In the last entry we noticed that we can model out some problems by selecting a different aggregate an event belongs to. In this episode, we will revisit this idea by referring to the good old-fashioned Twitter and its timelines. How timelines are created? Is everyone treated equally? Is it only aggregates’ identities that should be pivoted or maybe our thinking as well?
Fans in, fans out
The model behind Twitter timelines is quite simple. It’s also different for people having 10 followers or 10 millions. The difference is the number of timelines that needs to be updated when Madonna writes a tweet or a @JustAnotherAccountLikingMadonna2019 retweets one of their favorite performer thoughts. Notifying 10 millions people is not that easy and takes a bit longer. Writing to 10 timelines is easy and fast.
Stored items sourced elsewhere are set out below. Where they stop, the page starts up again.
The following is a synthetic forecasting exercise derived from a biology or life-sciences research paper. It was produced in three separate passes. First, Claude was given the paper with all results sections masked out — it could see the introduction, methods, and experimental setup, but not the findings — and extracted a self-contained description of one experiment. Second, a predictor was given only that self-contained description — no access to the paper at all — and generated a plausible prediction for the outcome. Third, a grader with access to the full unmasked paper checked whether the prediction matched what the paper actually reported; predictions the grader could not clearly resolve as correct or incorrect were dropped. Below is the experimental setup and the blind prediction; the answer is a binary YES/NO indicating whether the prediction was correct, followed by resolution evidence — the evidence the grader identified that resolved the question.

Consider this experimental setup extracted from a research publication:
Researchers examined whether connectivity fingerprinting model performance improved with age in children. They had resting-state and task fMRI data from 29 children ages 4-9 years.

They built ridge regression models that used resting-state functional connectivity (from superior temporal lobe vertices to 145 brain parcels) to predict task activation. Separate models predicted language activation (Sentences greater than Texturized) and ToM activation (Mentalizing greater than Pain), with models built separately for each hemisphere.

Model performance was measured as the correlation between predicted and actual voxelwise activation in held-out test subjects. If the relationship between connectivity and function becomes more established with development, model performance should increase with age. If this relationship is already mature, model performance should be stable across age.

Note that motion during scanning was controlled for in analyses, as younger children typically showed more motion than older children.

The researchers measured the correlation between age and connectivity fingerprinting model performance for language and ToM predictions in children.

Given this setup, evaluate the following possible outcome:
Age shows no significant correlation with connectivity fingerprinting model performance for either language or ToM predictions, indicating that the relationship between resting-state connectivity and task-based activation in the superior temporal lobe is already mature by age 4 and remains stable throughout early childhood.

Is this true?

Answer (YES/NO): NO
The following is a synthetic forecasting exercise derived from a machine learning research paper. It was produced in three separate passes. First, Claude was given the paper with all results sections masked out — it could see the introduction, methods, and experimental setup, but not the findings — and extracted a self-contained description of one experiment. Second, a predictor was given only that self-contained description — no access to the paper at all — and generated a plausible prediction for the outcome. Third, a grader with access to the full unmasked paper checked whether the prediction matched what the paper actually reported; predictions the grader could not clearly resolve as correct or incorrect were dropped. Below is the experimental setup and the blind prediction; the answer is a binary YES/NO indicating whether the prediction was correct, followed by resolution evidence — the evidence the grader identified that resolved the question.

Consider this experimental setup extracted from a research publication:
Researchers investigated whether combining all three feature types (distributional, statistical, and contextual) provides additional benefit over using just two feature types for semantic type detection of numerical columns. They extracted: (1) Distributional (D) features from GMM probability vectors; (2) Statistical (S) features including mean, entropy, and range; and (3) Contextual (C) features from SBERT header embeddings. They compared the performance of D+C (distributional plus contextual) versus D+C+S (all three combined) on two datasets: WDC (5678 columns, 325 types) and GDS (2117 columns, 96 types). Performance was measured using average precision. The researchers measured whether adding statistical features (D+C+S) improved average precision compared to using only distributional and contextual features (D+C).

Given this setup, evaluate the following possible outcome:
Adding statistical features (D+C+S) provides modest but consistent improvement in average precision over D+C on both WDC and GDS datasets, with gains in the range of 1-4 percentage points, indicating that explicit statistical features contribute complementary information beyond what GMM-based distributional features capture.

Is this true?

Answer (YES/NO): YES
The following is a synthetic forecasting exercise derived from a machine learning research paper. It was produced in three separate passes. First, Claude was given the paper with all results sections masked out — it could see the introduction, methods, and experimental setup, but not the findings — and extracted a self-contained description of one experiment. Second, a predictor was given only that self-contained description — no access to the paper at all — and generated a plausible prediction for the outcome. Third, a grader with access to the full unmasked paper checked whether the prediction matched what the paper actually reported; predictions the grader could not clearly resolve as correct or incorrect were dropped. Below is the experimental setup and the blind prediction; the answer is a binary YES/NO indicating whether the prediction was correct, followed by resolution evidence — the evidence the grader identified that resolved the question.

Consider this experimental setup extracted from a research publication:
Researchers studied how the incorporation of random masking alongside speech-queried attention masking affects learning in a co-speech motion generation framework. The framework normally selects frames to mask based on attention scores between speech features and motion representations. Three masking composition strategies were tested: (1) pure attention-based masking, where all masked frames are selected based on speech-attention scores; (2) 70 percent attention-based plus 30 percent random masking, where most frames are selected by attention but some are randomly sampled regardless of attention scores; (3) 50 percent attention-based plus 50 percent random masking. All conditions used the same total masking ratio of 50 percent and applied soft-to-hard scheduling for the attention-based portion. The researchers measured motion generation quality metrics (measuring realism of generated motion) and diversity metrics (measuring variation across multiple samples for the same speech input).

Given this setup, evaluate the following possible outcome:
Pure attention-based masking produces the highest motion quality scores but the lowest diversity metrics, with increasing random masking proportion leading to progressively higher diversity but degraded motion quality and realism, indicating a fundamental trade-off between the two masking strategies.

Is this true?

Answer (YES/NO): NO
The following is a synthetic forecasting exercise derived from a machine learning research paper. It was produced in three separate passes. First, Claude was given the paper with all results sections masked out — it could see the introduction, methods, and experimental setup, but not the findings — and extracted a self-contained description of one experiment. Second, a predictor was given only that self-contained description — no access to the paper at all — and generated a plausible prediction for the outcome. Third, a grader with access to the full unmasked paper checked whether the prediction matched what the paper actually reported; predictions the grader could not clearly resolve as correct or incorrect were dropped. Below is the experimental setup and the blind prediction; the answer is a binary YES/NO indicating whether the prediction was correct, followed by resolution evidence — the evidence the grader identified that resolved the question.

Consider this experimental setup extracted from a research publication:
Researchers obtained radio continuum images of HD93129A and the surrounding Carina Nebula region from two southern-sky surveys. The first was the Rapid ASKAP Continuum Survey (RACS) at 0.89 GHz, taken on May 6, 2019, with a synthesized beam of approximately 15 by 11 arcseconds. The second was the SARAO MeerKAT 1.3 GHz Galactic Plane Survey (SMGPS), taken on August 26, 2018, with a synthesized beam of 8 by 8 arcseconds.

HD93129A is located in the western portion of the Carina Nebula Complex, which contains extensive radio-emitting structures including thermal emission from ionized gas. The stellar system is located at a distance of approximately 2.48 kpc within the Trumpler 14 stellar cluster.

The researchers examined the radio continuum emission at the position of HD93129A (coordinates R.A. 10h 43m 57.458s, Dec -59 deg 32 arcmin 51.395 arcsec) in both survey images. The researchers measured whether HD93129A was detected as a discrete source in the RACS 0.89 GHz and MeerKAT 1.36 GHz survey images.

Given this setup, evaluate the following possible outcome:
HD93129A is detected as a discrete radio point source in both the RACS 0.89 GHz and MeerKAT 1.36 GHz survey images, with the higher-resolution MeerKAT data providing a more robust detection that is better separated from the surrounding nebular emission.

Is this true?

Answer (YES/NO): NO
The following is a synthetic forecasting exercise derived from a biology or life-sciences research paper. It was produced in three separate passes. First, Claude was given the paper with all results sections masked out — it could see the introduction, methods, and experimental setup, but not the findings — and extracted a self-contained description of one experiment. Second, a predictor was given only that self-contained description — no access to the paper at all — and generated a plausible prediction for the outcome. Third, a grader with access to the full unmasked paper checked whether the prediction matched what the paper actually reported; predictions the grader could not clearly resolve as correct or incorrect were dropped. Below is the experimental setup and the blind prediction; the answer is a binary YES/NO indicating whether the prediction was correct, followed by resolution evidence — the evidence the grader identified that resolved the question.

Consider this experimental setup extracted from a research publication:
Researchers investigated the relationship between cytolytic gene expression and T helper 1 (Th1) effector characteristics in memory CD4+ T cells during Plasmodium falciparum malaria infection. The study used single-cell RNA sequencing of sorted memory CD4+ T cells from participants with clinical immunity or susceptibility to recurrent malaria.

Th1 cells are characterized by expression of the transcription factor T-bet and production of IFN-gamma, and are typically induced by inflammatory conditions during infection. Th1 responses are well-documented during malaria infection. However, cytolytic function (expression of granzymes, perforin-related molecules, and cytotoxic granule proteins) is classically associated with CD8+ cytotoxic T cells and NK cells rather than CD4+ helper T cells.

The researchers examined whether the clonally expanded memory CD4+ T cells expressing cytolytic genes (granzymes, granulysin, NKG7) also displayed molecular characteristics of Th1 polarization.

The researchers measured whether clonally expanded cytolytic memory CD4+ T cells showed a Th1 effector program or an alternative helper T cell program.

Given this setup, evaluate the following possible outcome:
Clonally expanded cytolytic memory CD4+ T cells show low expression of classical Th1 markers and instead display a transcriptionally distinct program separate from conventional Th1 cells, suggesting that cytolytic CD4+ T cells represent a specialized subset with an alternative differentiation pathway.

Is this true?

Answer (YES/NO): NO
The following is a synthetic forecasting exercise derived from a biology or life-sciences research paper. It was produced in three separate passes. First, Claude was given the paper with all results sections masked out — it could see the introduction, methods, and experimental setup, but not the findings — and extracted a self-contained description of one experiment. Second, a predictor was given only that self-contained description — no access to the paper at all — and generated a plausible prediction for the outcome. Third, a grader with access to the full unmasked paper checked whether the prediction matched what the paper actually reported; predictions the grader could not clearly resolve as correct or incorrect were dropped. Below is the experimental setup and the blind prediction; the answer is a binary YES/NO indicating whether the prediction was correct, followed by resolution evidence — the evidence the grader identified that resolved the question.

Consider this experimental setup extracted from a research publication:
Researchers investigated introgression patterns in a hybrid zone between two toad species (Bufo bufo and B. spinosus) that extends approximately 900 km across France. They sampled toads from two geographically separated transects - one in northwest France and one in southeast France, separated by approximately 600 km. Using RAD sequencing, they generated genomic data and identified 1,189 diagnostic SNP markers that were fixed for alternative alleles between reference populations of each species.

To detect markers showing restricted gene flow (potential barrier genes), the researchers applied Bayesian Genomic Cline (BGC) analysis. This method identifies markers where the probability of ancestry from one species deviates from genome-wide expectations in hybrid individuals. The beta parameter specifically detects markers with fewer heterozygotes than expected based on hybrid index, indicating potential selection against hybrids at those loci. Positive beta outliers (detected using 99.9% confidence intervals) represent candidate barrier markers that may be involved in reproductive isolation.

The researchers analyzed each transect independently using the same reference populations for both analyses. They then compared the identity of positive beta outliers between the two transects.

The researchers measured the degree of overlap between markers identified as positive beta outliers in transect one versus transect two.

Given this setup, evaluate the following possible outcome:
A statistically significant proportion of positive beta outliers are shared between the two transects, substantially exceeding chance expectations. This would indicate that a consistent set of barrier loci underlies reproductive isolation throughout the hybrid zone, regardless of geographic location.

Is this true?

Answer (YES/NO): YES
A similar reasoning might be added to a golden customer profile or any kind of dimension that distinguishes an aggregate type in your model. Sometimes, a behavior will be slightly altered, sometimes it will be totally rewired. The most important idea is to don’t stick to the initial model. Let yourself ask important questions to distill and clarify it. To discover these golden customers that require different handling, to discover Madonnas that require cargo shipping to deliver tons of their tweets and so on and so forth.
A new type or not
Sometimes, this reasoning will bring you new types of aggregates, sometimes it will be a process based on a dimension distinguishing a Madonna-like aggregate instance. As always, every model will be wrong, but some of them will be more useful than others.
Don’t stick to the initial aggregate type. Ask more modelling questions, that can bring you new types of aggregates or processes depending on a specific dimension value of already existing aggregate. Pivot not only identities, but also your thinking.